Answer: NCLT, while approving the scheme for consenting shareholders, will order immediate redemption of the 20,000 shares of dissenting holders.

⚠️ Common exam mistakes

  • Stating consent threshold as 'majority' or '3/4 in number' — it is 3/4 in VALUE of unredeemed shares.
  • Forgetting that NCLT approval is mandatory in addition to shareholder consent.
  • Overlooking that dissenting shareholders must be paid off — the company cannot force them into the new scheme.
  • Confusing this provision with Section 62 (further issue of shares) — Section 55(3) is specifically for unredeemed preference shares.

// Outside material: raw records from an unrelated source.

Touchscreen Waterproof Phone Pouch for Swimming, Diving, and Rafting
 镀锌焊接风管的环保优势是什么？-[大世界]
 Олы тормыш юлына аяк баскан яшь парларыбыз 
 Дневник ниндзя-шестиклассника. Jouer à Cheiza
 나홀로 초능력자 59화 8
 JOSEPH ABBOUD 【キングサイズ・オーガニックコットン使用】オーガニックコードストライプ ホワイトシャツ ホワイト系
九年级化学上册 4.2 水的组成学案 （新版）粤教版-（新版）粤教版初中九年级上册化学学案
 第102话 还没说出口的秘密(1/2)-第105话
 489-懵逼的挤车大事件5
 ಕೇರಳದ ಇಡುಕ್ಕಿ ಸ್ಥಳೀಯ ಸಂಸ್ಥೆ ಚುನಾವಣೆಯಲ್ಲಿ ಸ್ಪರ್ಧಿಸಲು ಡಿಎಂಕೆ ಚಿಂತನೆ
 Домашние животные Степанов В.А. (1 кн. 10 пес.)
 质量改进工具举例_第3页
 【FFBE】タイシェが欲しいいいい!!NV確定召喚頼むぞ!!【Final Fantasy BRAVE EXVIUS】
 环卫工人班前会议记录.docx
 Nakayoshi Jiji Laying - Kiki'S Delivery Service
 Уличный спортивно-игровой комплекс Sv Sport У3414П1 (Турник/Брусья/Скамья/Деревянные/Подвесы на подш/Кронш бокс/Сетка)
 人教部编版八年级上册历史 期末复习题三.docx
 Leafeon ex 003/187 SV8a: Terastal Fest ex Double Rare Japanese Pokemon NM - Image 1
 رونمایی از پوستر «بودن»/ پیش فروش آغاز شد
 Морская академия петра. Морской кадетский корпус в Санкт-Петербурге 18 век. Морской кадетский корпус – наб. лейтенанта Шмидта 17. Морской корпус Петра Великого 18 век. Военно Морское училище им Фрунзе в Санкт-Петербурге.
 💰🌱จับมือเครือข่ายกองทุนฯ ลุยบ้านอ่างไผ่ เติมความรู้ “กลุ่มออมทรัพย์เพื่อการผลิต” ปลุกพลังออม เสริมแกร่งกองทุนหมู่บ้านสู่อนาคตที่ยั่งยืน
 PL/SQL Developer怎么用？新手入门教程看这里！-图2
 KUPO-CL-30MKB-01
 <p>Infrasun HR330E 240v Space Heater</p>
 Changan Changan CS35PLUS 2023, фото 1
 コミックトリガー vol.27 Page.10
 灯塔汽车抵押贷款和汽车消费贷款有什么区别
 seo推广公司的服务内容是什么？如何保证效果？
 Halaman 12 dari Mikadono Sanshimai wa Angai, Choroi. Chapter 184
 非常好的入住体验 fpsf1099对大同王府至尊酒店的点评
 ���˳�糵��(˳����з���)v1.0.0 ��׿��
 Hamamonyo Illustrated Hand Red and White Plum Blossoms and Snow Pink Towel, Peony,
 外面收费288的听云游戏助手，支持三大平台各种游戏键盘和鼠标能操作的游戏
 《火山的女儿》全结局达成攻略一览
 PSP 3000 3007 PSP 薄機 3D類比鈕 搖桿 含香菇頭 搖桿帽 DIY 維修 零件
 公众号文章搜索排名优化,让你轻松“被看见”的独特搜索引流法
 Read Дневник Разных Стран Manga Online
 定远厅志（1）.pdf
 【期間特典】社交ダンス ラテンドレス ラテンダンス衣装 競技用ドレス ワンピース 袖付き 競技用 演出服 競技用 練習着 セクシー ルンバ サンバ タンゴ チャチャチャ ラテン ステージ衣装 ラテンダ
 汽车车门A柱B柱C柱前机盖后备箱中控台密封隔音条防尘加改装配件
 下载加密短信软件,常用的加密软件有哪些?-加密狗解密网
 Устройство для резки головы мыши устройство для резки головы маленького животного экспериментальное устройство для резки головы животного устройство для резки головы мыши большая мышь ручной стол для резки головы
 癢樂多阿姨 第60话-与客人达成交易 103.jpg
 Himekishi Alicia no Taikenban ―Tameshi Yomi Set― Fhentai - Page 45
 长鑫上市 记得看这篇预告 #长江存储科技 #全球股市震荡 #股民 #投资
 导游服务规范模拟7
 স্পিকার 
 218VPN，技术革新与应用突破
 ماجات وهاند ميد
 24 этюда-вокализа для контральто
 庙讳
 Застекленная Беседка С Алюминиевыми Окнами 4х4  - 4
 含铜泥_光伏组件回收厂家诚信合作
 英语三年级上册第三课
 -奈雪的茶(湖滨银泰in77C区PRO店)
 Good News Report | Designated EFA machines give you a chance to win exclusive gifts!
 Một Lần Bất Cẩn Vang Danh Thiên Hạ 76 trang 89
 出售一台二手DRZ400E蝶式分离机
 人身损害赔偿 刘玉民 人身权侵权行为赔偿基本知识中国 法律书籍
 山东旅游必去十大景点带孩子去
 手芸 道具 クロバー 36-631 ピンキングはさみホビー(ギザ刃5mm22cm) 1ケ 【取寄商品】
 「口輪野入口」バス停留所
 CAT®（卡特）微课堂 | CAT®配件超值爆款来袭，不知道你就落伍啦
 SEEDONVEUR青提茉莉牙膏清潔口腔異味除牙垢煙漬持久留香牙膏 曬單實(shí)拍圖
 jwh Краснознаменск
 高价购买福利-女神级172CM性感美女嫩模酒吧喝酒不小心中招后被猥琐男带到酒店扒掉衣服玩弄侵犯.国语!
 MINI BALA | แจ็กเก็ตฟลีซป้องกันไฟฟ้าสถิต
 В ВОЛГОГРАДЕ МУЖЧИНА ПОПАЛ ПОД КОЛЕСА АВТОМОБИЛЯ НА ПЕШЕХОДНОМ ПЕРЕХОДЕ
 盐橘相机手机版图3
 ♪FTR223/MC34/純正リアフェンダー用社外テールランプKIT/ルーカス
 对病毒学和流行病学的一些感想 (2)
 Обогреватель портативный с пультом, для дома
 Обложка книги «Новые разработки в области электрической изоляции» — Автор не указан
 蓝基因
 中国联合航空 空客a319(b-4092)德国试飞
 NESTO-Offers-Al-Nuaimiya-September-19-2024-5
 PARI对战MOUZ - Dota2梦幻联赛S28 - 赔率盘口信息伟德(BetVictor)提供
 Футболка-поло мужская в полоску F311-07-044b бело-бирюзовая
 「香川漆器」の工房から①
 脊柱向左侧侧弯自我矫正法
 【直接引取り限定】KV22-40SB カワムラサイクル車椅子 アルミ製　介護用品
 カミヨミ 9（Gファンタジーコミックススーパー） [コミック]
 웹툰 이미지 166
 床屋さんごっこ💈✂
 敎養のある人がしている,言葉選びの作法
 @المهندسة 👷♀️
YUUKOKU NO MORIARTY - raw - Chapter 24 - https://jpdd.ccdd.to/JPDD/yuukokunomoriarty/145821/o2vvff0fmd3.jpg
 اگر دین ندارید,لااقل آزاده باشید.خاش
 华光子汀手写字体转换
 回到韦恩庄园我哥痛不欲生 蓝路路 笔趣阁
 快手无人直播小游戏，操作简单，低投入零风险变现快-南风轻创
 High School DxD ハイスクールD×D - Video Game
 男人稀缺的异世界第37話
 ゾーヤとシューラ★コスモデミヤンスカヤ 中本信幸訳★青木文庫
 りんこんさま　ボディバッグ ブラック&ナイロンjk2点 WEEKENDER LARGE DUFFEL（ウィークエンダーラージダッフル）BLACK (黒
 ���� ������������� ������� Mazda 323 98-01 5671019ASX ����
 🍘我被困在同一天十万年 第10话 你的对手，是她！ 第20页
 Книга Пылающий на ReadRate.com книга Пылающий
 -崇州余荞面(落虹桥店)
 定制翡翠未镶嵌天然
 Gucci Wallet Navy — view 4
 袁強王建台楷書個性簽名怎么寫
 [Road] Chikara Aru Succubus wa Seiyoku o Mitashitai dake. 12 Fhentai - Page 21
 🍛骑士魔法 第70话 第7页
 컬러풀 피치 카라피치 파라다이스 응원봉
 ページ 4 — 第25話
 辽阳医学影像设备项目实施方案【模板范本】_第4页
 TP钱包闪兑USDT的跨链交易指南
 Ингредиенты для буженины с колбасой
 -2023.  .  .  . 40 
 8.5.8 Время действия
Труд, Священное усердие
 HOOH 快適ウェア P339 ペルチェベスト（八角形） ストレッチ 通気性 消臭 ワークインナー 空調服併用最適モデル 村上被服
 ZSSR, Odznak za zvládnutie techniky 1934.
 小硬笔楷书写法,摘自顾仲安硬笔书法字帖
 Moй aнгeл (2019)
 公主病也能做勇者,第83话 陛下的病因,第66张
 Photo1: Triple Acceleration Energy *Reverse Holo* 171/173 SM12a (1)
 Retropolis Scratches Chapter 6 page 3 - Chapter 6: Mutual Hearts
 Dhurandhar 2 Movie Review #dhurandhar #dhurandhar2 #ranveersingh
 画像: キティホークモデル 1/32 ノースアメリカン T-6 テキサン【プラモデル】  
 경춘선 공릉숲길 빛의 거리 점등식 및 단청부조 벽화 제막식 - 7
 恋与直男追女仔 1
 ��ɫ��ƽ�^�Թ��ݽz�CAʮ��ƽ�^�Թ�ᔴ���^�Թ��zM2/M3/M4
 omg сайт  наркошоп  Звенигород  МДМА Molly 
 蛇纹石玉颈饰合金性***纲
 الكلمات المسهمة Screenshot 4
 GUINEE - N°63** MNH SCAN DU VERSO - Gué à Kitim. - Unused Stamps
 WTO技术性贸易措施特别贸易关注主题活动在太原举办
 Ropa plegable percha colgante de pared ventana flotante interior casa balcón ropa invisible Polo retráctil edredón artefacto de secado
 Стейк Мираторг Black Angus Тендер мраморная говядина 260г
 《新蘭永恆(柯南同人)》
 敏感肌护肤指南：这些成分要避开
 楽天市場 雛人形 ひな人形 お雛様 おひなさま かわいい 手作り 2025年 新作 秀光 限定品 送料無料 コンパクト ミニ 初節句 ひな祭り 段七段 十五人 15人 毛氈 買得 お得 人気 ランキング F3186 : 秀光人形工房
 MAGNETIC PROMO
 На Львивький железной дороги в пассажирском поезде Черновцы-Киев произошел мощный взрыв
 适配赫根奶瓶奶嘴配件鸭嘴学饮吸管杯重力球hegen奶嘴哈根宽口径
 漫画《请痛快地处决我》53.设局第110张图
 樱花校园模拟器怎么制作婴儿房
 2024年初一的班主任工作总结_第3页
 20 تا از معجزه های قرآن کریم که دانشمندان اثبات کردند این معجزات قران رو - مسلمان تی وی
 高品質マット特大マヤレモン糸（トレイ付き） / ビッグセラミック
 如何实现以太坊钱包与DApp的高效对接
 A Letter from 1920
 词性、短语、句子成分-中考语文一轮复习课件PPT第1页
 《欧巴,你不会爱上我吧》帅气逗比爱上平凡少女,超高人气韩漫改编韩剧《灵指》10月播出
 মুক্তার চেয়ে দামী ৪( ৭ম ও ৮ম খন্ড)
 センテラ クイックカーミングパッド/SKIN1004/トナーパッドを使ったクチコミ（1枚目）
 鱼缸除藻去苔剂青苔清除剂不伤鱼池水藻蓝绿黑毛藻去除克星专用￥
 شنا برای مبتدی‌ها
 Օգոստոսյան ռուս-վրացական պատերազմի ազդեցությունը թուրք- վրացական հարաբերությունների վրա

Bare-Act text Section 55(3) · Companies Act, 2013 · click to expand
Section 55(3): Where a company is not in a position to redeem any preference shares or to pay dividend, if any, on such shares in accordance with the terms of issue (such shares hereinafter referred to as unredeemed preference shares), it may, with the consent of the holders of three-fourths in value of such preference shares and with the approval of the Tribunal on a petition made by it in this behalf, issue further redeemable preference shares equal to the amount due, including the dividend thereon, in respect of the unredeemed preference shares, and on the issue of such further redeemable preference shares, the unredeemed preference shares shall be deemed to have been redeemed.